Hello! I recently heard a talk about something called intertemporal choice, which is a fancy label for delay discounting, which is a fancy label for people’s tendency to value immediate rewards over long-term gains, even though the latter are objectively more valuable. Here’s a simple description from the first few lines of a scientific article:
Humans and animals prefer immediate over delayed rewards (delay discounting). This preference for smaller-but-sooner [SS] over larger-but-later [LL] rewards shows substantial interindividual variability in healthy subjects. Moreover, a strong bias towards immediate reinforcement characterizes many psychiatric conditions such as addiction and attention-deficit hyperactivity disorder.
—Peters and Buchel, Trends in Cognitive Sciences, May 2011, Vol. 15, No. 5
So addicts go after smaller-but-sooner (SS) rewards more than larger-but-later (LL) rewards…more than “normal” people do. You probably knew that, especially if you are or were one. And I’ve posted about it and talked about it ad nauseum.
One interesting question: were we already like that and that’s why we became addicts? This SS/DD overdrive is related to other personality traits, like, oh, impulsivity. Or does being an addict gradually wear away our cognitive controls, reflective skills, etc? Until there’s nothing holding us back from I want it now! I think both are true, in different proportions for different people. I’ve seen some pretty well controlled people fall into addiction, and they weren’t so well controlled after a year or two.
In this talk, a colleague named Bernd Figner (I know, it sounds like Burnt Finger — how else do you think I remember it?) talked about an experiment using transcranial magnetic stimulation (TMS). Basically, you put an electromagnet right on the person’s scalp, over the part of the brain you’re interested in, and turn it on. And the effect is that that part of the brain becomes discombobulated. The magnetic field causes it to become disorganized. Temporarily. So he put his TMS device over the top-side (dorsolateral) part of the prefrontal cortex. And when he did that, people’s tendency to go
for the SS reward increased significantly. Especially when he did it on the left side of the head: the left hemisphere does a lot of our thinking for us. Cool. Cognitive control helps us keep those SS rewards at bay while we work toward the LL rewards, like having a life, a wife, a bank account, etc. And the finding might pull for explanation #2: that addiction itself (which depletes cognitive-control on the spot) increases delay discounting. A vicious circle if ever there was one.
Another interesting thing: look at the graph: the effect disappears 30 minutes after the TMS application. In other words, your brain can go back to normal within 30 minutes of whatever it was that interrupted self-control. Which might include drug cues, thinking about drugs or booze, craving, driving toward the liquor store or your dealer’s house… Turn around and drive home, and you should have your brain back within half an hour.
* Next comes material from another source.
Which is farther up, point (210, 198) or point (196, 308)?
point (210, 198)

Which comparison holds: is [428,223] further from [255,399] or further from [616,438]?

Then Dr. Figner reported on experiments in which they adjust two parameters: The first is the value of the SS and LL rewards. They often use money with adult subjects, so all they have to do is increase the amount you receive after waiting, or reduce the amount you receive in the short term. The second is the time interval. If you can increase the waiting time for either the SS or LL rewards, people’s choices will change also. So some researchers look for the break-point for their subjects. Let’s say you offer me 10 euros today vs. 20 next week. I’ll take the 10 today, thank you. But you increase it to 45 euros next week, and I’m willing to wait. Or if the immediate reward gets less immediate, and I have to wait for the SS payoff for a few hours, then I’m more likely to wait for the bigger payoff next week. But a month? Maybe not.
So by adjusting the value and the timing, you can find the point at which any person will switch from choosing the sooner payoff to choosing the later payoff. Now if you’re an addict, or you’re working with addicts, think about whether this might help. Make the long-term benefits more valuable. Not only will your wife give you back a key to the house, but she will make you your favourite dinner on Tuesday evening, if you don’t get loaded tonight. Or make it sooner. She’ll do that for you tomorrow. Or delay the “immediate” reward. You can do this with self-programming (see recent posts). Get rid of all the booze in the house, so you have to walk four blocks to get some.
See my point? An important strategy for overcoming addiction might be to fiddle with these parameters: how much, how high, when’s it coming? Versus how good will it be, how long do I have to wait? Fiddle with them until the value of the future matches and exceeds the value of getting high today. It’s like saying: Everyone has their price. But instead you’re saying: Everyone has a point at which sanity returns.